======== Information provided ========
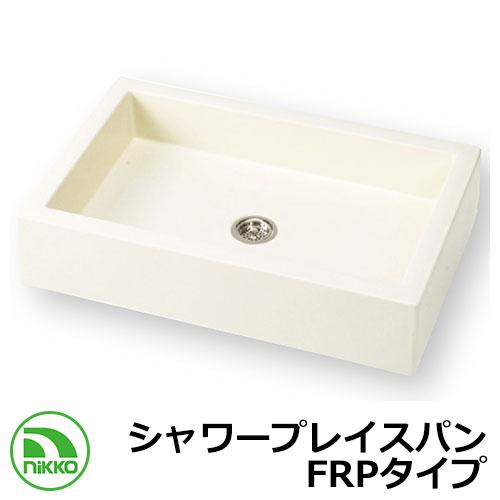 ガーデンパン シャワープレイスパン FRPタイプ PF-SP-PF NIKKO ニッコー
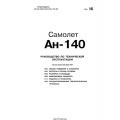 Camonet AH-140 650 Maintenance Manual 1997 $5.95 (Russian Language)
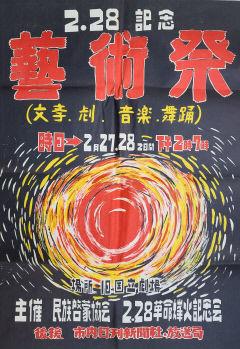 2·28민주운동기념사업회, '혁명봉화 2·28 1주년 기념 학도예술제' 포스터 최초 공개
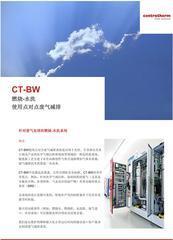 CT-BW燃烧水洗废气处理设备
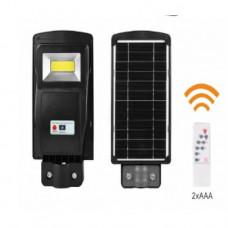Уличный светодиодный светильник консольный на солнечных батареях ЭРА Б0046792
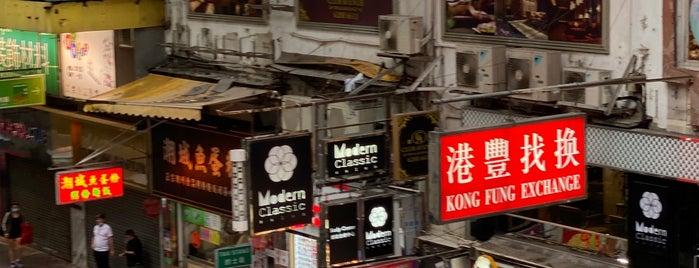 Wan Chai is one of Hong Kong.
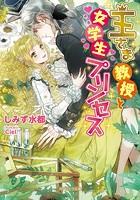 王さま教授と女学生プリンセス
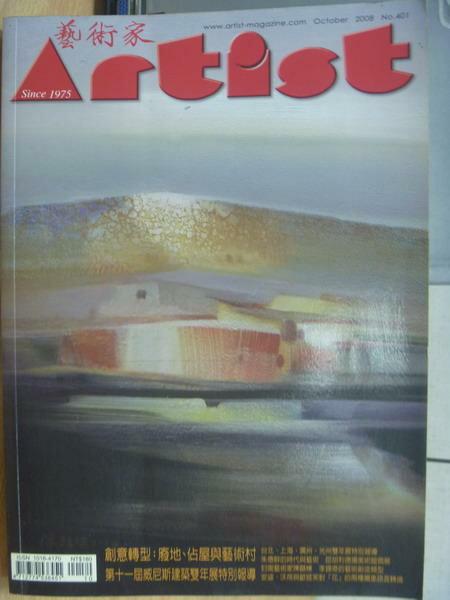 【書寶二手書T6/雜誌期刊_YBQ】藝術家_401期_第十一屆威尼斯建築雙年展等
========
======== Information provided ========
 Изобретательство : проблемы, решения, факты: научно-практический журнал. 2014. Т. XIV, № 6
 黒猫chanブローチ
========
Within the listing above, the lines from the one with "ガーデンパン シャワープレイスパン FRPタイプ PF-SP-PF NIKKO ニッコー" through the one with "Wan Chai is one of Hong Kong." are to be given again word for word. Do not include pictures.

 ガーデンパン シャワープレイスパン FRPタイプ PF-SP-PF NIKKO ニッコー
 Camonet AH-140 650 Maintenance Manual 1997 $5.95 (Russian Language)
 2·28민주운동기념사업회, '혁명봉화 2·28 1주년 기념 학도예술제' 포스터 최초 공개
 CT-BW燃烧水洗废气处理设备
Уличный светодиодный светильник консольный на солнечных батареях ЭРА Б0046792
 Wan Chai is one of Hong Kong.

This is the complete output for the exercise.